Entries on spatial positioning:
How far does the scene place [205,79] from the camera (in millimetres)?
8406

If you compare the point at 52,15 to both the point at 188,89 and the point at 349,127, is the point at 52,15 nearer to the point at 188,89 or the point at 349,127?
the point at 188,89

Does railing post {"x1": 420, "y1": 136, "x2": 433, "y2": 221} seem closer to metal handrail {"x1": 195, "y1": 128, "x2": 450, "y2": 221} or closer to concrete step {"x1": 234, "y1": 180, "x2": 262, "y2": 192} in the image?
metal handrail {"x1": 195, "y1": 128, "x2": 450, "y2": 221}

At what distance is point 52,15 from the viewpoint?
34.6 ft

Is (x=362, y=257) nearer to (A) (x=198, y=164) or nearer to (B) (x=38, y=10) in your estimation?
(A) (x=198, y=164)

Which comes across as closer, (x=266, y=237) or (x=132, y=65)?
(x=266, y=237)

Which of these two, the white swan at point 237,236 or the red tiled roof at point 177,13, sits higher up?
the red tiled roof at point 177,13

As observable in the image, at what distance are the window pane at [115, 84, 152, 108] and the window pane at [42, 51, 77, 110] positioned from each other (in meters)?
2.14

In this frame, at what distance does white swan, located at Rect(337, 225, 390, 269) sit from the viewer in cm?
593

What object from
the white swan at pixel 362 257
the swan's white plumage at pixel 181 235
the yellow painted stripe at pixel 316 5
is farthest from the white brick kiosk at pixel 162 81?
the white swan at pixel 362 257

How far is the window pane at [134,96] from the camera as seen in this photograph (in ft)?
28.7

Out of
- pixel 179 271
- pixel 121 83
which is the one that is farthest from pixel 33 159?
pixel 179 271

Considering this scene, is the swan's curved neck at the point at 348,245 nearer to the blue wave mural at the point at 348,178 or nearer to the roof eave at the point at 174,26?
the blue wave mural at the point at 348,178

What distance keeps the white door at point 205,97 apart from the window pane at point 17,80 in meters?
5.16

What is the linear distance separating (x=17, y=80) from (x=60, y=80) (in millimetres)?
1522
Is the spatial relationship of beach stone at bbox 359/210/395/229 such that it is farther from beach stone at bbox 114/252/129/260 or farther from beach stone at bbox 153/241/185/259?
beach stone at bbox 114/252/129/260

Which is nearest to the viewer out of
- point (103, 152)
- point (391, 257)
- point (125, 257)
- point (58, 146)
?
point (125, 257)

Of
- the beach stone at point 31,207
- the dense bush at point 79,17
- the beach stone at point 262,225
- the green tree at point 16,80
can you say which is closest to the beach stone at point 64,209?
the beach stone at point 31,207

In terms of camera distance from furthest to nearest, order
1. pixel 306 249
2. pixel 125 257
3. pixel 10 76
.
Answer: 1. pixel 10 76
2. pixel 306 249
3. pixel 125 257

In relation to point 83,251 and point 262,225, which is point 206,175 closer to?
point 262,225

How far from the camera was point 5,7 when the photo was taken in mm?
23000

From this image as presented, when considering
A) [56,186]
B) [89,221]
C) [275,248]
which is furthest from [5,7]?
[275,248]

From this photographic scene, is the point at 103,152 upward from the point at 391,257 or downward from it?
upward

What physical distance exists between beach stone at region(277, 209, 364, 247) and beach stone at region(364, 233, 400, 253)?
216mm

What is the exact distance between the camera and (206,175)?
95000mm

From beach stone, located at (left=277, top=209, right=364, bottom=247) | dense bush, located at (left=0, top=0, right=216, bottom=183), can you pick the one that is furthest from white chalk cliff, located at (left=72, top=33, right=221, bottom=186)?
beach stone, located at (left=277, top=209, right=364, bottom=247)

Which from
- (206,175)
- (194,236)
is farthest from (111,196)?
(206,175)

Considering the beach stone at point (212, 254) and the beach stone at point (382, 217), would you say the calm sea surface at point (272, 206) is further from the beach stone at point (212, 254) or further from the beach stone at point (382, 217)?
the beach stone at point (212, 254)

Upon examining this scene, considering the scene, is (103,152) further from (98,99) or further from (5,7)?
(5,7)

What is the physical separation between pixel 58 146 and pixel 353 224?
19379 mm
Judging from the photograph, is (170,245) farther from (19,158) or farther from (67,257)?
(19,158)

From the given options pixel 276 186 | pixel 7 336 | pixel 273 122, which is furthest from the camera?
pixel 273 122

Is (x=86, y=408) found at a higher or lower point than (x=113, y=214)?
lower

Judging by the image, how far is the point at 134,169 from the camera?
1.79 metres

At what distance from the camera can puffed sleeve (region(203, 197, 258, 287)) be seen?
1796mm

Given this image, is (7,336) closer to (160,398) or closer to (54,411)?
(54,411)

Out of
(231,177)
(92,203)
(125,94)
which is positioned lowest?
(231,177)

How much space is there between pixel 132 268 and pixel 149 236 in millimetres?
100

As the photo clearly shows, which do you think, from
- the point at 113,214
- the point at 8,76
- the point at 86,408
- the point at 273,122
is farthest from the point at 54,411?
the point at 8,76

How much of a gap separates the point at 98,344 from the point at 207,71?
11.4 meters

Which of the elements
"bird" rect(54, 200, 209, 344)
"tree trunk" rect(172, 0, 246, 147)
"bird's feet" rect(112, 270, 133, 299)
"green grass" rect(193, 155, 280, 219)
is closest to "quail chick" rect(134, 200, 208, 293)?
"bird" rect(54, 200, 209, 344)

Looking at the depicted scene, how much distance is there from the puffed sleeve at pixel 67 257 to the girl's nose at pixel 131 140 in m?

Problem description: Identify each line in the listing above that contains the word "further", and copy those lines out in full.

Output:
Considering the beach stone at point (212, 254) and the beach stone at point (382, 217), would you say the calm sea surface at point (272, 206) is further from the beach stone at point (212, 254) or further from the beach stone at point (382, 217)?
Upon examining this scene, considering the scene, is (103,152) further from (98,99) or further from (5,7)?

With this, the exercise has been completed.